Сооружение на колёсах пронеслось по безлюдному городу как комета. Виталя прочитал про себя молитву, он знал когда-то одну, и теперь безошибочно вспомнил слова. Когда агрегат затормозил у нужного дома, Гранкин размашисто перекрестился и много раз поплевал через плечо.
— Рад был знакомству! — пожал он профессору руку.
— А уж я-то как рад! — Иван Терентьевич начал трясти его руку с таким же остервенением, с каким топил газ. — Мне как Госпремию дали, так… рассосались куда-то друзья, остались одни коллеги. — Он тяжело вздохнул. — А коллеги, брат, это особые люди, с ними вина через трубочку не попьёшь. Ты, Вить, заходи просто так, у меня ещё бутыль есть, из красной смородины!
— Будь осторожнее, Вань! — Гранкин выскочил из машины и помчался к подъезду.
Навстречу ему, хлопнув дверью, вышел «барин» с собакой.
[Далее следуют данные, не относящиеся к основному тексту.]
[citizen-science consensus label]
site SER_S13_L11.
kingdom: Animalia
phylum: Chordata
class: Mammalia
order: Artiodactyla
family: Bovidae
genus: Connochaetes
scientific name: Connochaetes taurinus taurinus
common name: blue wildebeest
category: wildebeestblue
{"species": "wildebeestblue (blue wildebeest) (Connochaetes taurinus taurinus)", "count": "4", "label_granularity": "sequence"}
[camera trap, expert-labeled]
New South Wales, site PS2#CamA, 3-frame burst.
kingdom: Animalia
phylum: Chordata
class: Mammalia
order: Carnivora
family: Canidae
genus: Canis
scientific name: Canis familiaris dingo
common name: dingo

— Вить, — заорал из агрегата профессор, — ты мне катетер обещал!
«Барин» брезгливо поморщился, глянув на профессорскую кибитку, и прошествовал мимо, не поздоровавшись. Только собака приветливо замахала Витале хвостом.
Собаке было плевать, что Виталя весь перемазан чердачной пылью, что приехал он на самодельной машине в компании с каким-то лысым поддатым типом, а главное, ей было плевать на неблагозвучное слово «катетер».
Собаке Виталя нравился.
Царская бухта
«Мне было страшно. Я боялась воды. Шаткая лодочка под ногами ходила, будто я стояла на спине строптивой и скользкой акулы. Рука, мне протянутая, была загорелой и мускулистой. Я не стала смотреть на её обладателя, а просто опёрлась об эту руку и спрыгнула с лодки на берег. Обретя под ногами твёрдую почву, я огляделась.
— Царская бухта! — крикнул экскурсовод — хлипкий дядечка в широкополой панаме, пенсне, и с такой красной кожей, будто невесть сколько парился в бане.